Your instructions –
Restate all of the entries exactly, dropping any pictures they hold.

Material provided –
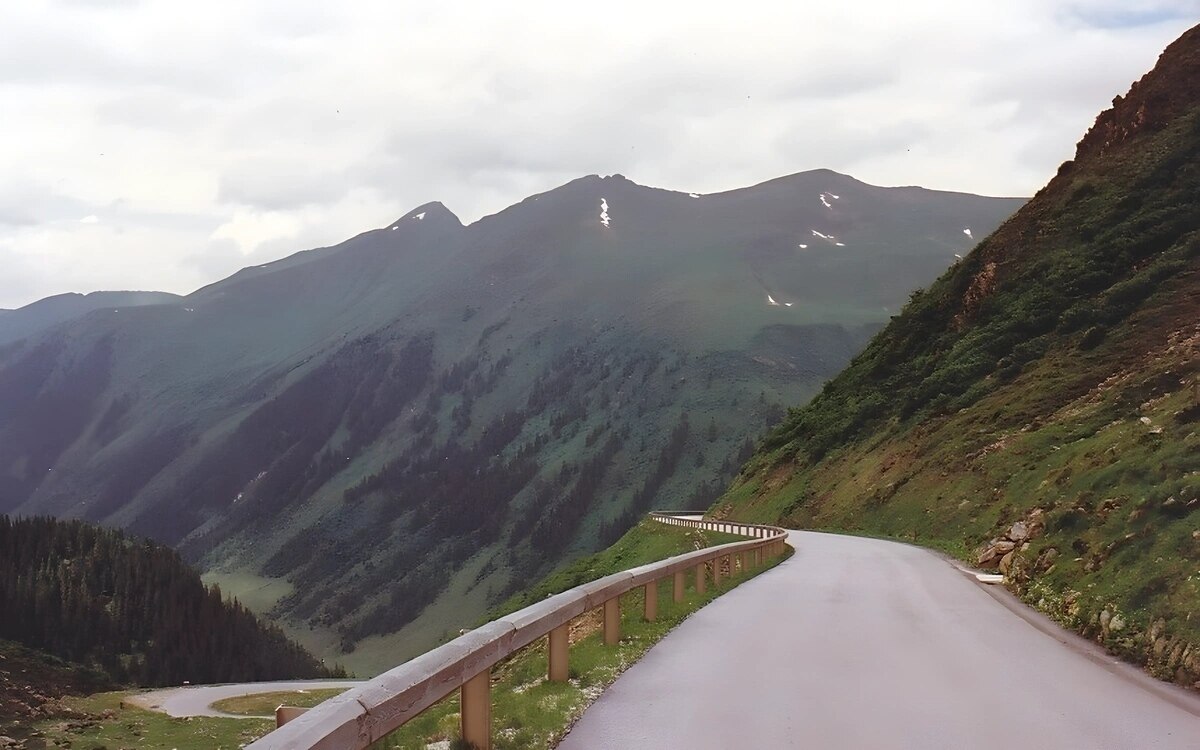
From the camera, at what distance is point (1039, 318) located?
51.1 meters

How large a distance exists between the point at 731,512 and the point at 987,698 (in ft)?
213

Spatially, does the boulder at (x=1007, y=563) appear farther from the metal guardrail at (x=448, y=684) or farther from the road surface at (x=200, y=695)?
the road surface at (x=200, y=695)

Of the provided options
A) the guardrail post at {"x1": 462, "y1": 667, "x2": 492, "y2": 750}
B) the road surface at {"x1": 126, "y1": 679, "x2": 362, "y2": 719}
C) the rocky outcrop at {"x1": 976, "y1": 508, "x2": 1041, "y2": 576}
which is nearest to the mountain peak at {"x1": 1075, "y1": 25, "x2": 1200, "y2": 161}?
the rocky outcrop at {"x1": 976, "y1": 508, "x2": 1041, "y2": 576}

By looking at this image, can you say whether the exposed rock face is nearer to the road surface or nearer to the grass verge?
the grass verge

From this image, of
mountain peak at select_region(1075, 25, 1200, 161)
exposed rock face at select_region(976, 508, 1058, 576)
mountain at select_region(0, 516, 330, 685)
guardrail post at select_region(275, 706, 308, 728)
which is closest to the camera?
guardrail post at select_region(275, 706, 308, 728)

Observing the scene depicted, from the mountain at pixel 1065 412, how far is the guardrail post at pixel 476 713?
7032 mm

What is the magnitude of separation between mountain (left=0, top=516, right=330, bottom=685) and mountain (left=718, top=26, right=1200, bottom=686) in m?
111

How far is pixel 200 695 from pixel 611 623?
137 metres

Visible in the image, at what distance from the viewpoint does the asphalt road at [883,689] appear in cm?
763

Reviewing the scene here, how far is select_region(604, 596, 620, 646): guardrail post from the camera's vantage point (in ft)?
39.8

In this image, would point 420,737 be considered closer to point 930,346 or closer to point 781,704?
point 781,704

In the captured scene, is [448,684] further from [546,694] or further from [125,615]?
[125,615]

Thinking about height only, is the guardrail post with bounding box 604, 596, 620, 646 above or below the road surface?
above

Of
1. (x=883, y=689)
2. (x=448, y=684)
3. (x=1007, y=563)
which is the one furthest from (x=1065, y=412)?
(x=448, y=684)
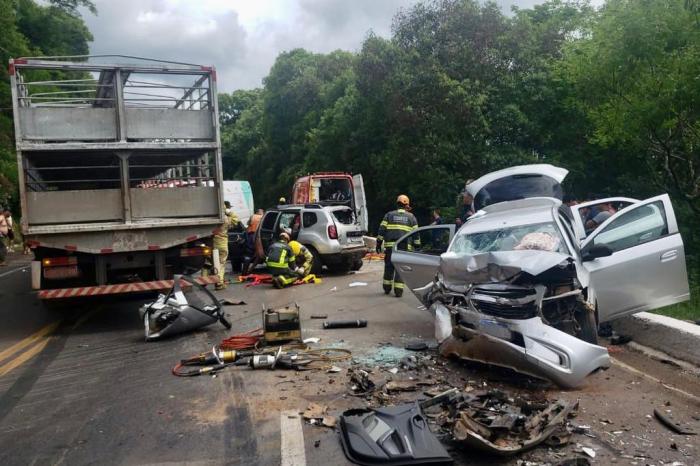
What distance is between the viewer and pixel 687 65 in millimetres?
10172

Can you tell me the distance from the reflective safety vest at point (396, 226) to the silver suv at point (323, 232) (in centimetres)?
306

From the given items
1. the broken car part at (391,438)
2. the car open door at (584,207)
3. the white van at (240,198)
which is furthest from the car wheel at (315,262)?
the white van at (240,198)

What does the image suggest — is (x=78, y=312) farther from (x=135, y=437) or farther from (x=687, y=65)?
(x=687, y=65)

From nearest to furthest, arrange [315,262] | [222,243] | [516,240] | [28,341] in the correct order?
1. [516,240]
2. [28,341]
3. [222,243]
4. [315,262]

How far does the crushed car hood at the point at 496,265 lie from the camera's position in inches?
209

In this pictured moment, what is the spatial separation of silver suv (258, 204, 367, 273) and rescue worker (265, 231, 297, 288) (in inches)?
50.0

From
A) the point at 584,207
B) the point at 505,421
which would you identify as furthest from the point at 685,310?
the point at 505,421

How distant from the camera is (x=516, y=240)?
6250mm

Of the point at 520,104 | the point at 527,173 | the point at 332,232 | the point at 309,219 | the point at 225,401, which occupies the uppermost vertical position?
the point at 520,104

Reply to the exercise –
From the camera, at what distance is point (1039, 318) located?
51.1 meters

How large a distance exists between the point at 731,512 and the point at 987,698 (in ft)?
213

Spatially, does the boulder at (x=1007, y=563) appear farther from the metal guardrail at (x=448, y=684) or farther from the road surface at (x=200, y=695)?
the road surface at (x=200, y=695)

Of the provided options
A) the guardrail post at {"x1": 462, "y1": 667, "x2": 492, "y2": 750}
B) the road surface at {"x1": 126, "y1": 679, "x2": 362, "y2": 719}
C) the rocky outcrop at {"x1": 976, "y1": 508, "x2": 1041, "y2": 576}
which is nearest to the mountain peak at {"x1": 1075, "y1": 25, "x2": 1200, "y2": 161}?
the rocky outcrop at {"x1": 976, "y1": 508, "x2": 1041, "y2": 576}

By looking at this image, can you say whether the exposed rock face is nearer to the road surface or nearer to the grass verge?
the grass verge

From this image, of
mountain peak at select_region(1075, 25, 1200, 161)
exposed rock face at select_region(976, 508, 1058, 576)
mountain at select_region(0, 516, 330, 685)
guardrail post at select_region(275, 706, 308, 728)
which is closest to the camera?
guardrail post at select_region(275, 706, 308, 728)

Observing the scene depicted, from the mountain at pixel 1065 412, how far is the guardrail post at pixel 476 713?
7032 mm

What is the magnitude of separation between mountain (left=0, top=516, right=330, bottom=685) and mountain (left=718, top=26, right=1200, bottom=686) in m?
111

How far is pixel 200 695 from pixel 611 623?
137 metres

Visible in the image, at what distance from the viewpoint does the asphalt road at [883,689] appear in cm?
763

Reviewing the scene here, how far is select_region(604, 596, 620, 646): guardrail post from the camera's vantage point (in ft)?
39.8

In this image, would point 420,737 be considered closer to point 930,346 or closer to point 781,704?
point 781,704

In the captured scene, is [448,684] further from [546,694] or further from [125,615]?
[125,615]

Thinking about height only, is the guardrail post with bounding box 604, 596, 620, 646 above or below the road surface?
above

Of
1. (x=883, y=689)
2. (x=448, y=684)
3. (x=1007, y=563)
which is the one furthest from (x=1065, y=412)?
(x=448, y=684)
What distance is between the viewer and pixel 687 65 in millimetres?
10172

Can you tell me the distance from the reflective safety vest at point (396, 226) to the silver suv at point (323, 232) (in centimetres)?
306

From the given items
1. the broken car part at (391,438)
2. the car open door at (584,207)
3. the white van at (240,198)
which is furthest from the car wheel at (315,262)?
the white van at (240,198)

What does the image suggest — is (x=78, y=312) farther from (x=135, y=437) or farther from (x=687, y=65)?
(x=687, y=65)

From nearest to furthest, arrange [315,262] | [222,243] | [516,240] | [28,341] in the correct order?
1. [516,240]
2. [28,341]
3. [222,243]
4. [315,262]

How far does the crushed car hood at the point at 496,265 lie from the camera's position in inches?
209

In this pictured moment, what is the spatial separation of silver suv (258, 204, 367, 273) and rescue worker (265, 231, 297, 288) (in inches)?
50.0

From
A) the point at 584,207
B) the point at 505,421
which would you identify as furthest from the point at 685,310?
the point at 505,421

How distant from the camera is (x=516, y=240)?
6250mm

Of the point at 520,104 | the point at 527,173 | the point at 332,232 | the point at 309,219 | the point at 225,401, which occupies the uppermost vertical position?
the point at 520,104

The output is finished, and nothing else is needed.